Iran braces for refugee influx from Afghanistan

by Sami Burgaz
With Taliban takeover, fearing reprisal, Afghan soldiers and civilians are rushing to seek refuge in Iran.

TEHRAN, Iran (AA) – Many Afghan soldiers and civilians have sought refuge in Iran over the last two weeks, since the Taliban started rapidly taking over provinces on their way to seizing the capital Kabul.

In the first week of August, a cavalcade of military vehicles carrying Afghan soldiers crossed over to Iran, when the Taliban besieged the southwestern Nimrouz province.

Iranian officials said the civilians and soldiers have continued to cross the border over the past two weeks from different border points. Iran has beefed up security along its 921 kilometers (572 miles) border, which has been allegedly a route for illegal migration and drug trafficking.

While Iran has stopped issuing visas to Afghan nationals, it has set up temporary camps in three border provinces to host refugees. It is believed that many refugees have made their way into different Iranian cities with the help of smugglers and human trafficking agents.

Speaking to Anadolu Agency, a 36-year-old refugee from Afghanistan’s Ghazni province said that before reaching Iran, her group had to walk on foot for hours, braving intense heat and hunger.

▶ **Data excerpt**
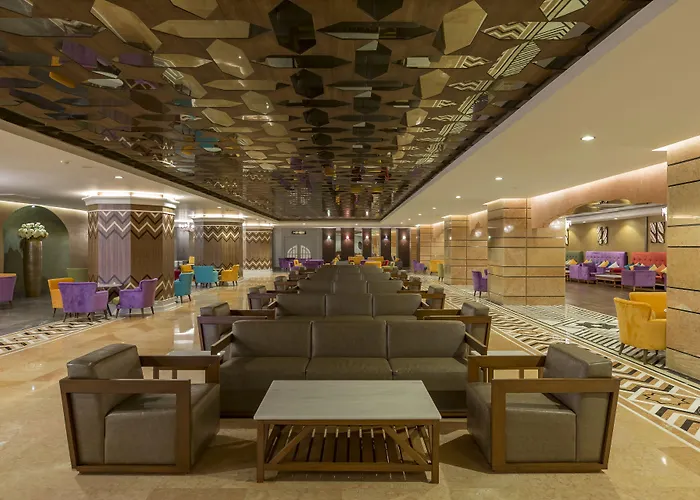 Royal Taj Mahal Hotel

▶ **Instructions for the task**
Pick up the news article on Afghan refugees crossing into Iran after its last sentence and continue it.

▶ **Expected answer**
Accompanied by his wife and eight-year-old son, the refugee, who wanted to remain anonymous said he left his hometown of Jaghori in Ghazni two days before the Taliban encircled the provincial capital.

“I left my home, my belongings, my roots, because of my family. I don’t care who rules Afghanistan but our experience of the Taliban regime has not been good,” he said.

Iran is home to one million registered Afghans in addition to over two million undocumented refugees, according to UN Refugee Agency.

A vast majority of them, displaced by war in their home country, live in major Iranian cities like Tehran, Mashhad, Isfahan, Qom, and Kerman and work as manual laborers.

As per UN data, around 400,000 Afghans have been displaced since the start of the year, with almost 300,000 of them fleeing since May when the Taliban launched its large-scale offensive.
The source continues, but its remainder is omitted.